◆ **TASK DESCRIPTION**
Restate word for word the lines of the material below, from the line with "family: Procellariidae" to the line with "genus: Trichosurus", both lines included, and no others.

◆ **SOURCE DATA**

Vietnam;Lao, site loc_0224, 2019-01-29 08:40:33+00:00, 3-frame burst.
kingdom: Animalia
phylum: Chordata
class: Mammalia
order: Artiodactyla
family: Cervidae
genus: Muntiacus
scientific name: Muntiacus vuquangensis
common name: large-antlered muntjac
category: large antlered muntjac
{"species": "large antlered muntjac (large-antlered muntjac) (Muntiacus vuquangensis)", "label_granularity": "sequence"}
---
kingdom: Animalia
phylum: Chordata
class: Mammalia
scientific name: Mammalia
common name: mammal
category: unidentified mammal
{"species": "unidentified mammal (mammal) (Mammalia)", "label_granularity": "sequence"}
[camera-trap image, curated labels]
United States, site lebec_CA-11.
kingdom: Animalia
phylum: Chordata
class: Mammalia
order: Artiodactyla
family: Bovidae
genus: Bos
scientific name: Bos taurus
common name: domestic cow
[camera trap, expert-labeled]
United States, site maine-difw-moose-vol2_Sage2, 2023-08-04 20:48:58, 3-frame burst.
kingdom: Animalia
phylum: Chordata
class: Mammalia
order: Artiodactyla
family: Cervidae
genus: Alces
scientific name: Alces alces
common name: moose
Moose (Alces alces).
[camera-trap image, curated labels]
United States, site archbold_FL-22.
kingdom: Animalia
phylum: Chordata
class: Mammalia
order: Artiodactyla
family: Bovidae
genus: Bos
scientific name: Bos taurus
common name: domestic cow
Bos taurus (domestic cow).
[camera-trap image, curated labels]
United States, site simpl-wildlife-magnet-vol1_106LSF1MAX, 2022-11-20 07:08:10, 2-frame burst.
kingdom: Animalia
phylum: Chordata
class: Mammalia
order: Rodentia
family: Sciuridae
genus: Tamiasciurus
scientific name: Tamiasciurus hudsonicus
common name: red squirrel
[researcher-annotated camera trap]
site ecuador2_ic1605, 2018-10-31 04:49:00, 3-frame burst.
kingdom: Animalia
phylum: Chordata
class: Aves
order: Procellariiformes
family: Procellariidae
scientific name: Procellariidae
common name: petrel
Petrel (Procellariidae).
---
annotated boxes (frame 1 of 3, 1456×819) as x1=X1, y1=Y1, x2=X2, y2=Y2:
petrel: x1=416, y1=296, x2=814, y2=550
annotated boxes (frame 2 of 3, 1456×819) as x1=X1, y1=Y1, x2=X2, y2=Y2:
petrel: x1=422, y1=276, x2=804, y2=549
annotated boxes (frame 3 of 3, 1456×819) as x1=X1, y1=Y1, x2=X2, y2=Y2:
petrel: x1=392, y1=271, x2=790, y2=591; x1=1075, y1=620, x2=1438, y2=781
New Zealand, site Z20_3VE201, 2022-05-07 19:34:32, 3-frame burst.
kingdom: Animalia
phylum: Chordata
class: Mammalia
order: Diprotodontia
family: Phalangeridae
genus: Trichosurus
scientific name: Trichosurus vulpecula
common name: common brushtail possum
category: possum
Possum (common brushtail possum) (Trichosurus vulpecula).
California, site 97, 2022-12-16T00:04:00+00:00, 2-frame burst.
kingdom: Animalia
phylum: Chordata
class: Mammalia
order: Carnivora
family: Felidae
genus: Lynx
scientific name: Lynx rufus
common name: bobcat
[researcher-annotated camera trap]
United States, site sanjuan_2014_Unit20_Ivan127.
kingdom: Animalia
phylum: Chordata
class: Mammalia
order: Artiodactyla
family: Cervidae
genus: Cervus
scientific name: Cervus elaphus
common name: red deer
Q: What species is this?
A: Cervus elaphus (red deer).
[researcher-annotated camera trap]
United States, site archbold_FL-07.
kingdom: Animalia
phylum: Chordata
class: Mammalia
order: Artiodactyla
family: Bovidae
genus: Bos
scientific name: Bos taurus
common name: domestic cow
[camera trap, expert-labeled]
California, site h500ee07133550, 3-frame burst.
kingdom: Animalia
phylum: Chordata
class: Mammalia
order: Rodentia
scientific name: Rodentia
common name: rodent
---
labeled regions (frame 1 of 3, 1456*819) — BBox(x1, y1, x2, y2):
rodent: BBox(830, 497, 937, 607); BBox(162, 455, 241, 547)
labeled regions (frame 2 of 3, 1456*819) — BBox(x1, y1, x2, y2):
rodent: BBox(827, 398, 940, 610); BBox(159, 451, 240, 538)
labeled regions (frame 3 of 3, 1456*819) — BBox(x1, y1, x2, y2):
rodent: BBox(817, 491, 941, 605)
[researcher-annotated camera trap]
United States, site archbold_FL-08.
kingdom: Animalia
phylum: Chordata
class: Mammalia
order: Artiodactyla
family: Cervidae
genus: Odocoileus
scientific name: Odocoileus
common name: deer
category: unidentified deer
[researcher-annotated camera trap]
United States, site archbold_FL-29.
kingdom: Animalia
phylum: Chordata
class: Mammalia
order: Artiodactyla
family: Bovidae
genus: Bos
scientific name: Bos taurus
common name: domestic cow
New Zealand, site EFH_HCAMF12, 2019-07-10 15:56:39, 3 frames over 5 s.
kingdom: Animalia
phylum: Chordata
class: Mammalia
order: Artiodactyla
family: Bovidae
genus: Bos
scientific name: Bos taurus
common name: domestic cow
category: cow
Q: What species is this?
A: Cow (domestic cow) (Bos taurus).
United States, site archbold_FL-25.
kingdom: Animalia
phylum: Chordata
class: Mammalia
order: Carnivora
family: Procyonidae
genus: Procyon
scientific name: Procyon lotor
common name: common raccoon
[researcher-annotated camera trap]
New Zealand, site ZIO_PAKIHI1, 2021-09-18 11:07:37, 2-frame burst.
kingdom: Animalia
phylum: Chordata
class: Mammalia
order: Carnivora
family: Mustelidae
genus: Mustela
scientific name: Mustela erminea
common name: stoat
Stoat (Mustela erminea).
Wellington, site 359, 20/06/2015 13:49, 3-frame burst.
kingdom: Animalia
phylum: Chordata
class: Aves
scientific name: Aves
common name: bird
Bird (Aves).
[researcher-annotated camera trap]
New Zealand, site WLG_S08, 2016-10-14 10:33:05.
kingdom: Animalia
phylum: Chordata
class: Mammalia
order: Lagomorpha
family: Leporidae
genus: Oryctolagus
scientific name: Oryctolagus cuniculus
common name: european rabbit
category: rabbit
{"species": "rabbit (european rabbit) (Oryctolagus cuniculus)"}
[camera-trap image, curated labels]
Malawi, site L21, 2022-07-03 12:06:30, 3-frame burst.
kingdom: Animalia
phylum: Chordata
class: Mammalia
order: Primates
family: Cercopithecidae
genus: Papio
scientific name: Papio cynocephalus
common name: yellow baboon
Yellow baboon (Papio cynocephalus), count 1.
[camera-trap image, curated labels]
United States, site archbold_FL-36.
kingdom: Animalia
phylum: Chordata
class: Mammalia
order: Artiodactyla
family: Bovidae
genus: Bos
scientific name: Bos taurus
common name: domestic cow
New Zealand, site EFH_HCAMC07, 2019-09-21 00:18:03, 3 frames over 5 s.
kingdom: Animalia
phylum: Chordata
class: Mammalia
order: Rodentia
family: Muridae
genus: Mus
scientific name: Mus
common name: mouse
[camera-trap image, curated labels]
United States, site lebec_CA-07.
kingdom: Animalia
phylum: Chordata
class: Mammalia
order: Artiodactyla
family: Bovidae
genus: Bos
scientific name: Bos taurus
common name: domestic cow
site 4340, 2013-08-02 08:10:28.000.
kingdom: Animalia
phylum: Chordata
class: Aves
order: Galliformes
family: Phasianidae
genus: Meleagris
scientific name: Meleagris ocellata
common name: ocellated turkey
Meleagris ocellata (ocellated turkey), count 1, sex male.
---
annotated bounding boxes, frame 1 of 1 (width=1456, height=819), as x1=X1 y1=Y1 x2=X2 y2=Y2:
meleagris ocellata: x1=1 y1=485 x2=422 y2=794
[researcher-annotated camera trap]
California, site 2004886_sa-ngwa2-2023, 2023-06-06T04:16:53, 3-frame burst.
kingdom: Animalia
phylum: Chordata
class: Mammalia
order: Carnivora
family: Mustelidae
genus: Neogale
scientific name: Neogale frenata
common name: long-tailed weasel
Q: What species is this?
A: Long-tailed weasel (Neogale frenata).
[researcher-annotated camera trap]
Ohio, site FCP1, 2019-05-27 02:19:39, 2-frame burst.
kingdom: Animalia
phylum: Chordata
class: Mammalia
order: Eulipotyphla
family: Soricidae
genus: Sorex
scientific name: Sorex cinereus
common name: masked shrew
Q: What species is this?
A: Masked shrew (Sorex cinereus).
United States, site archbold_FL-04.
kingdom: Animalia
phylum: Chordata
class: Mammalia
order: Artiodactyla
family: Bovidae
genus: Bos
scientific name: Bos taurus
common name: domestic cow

◆ **FINAL ANSWER**
family: Procellariidae
scientific name: Procellariidae
common name: petrel
Petrel (Procellariidae).
---
annotated boxes (frame 1 of 3, 1456×819) as x1=X1, y1=Y1, x2=X2, y2=Y2:
petrel: x1=416, y1=296, x2=814, y2=550
annotated boxes (frame 2 of 3, 1456×819) as x1=X1, y1=Y1, x2=X2, y2=Y2:
petrel: x1=422, y1=276, x2=804, y2=549
annotated boxes (frame 3 of 3, 1456×819) as x1=X1, y1=Y1, x2=X2, y2=Y2:
petrel: x1=392, y1=271, x2=790, y2=591; x1=1075, y1=620, x2=1438, y2=781
New Zealand, site Z20_3VE201, 2022-05-07 19:34:32, 3-frame burst.
kingdom: Animalia
phylum: Chordata
class: Mammalia
order: Diprotodontia
family: Phalangeridae
genus: Trichosurus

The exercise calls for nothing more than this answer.